Reports of a young Canadian who discovered an ancient Mayan city have been dismissed by experts in the matter.

A 15-year-old from Saint-Jean-de-Matha, William Gadoury, hypothesized that Mayans might have built their cities according to the lining of major constellations. The report was part of a school project.

Lost Mayan City dismissed by experts
In Classic Mayan times, the area was cleared of trees. But now they are full of towns pretty much close to each other. Image Credit: News Week

Once he started investigating this theory, he discovered that lots of cities appeared to be lined up with bright stars. But one major constellation seemed to be missing a settlement. With the help of the Canadian Space Agency, the young man was able to see over the remote area through a satellite and spotted what appeared to be a man-made structure.

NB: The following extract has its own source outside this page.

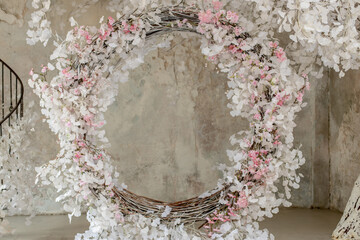 Arch decorated with artificial sakura flowers against the background of old concrete walls, loft-style interior, decor and decorations for a photo shoot room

According to Ed Kurjack, a well known archeologist, in Classic Maya times the area was cleared of trees. And instead, they were full of towns that were close to each other. So it’s not likely to find anything of archeological interest in that area, explained Susan Milbrath. Milbrath is a curator at the Florida Museum of Natural History, according to Wired.

It’s unclear which stars the Mayans clustered together into constellations, so it’s complicated to establish a relationship between modern star chart and Mayan city planning.

Regarding the man-made structure spotted by a sensing specialist and a Canadian Space Agency scientist, specialist say that it might be a recently abandoned field.

An expert say that in the area pictured by the satellite is not an important archeological site

Archaeologist Geoffrey E. Braswell from the University of California at San Diego he and his colleagues have visited before the areas in questions for research. The statement was made through an email.

“One image shows two rectangular features on the southeast edge of a dried seasonal lagoon.  This is the Laguna El Civalón in southeast Campeche, Mexico, located at 17o 56’ 42” N by 90o 10’ 0” N.  The two rectangular features identified as pyramids are small fields filled with weeds. The fields may be fallow or may be active marijuana fields, which are common in the area. There is no important archaeological site there,” Geoffrey elaborated.

In the second image,  a small seasonally dried patch of swamp can be seen about 500m north of the Laguna El Manguito, also known as San Felipe.  The image is of 17o 53’ 44” N by 90o 6’ 35” W.  Even though when there are no ancient pyramids, there is a very interesting colonial archaeological site nearby.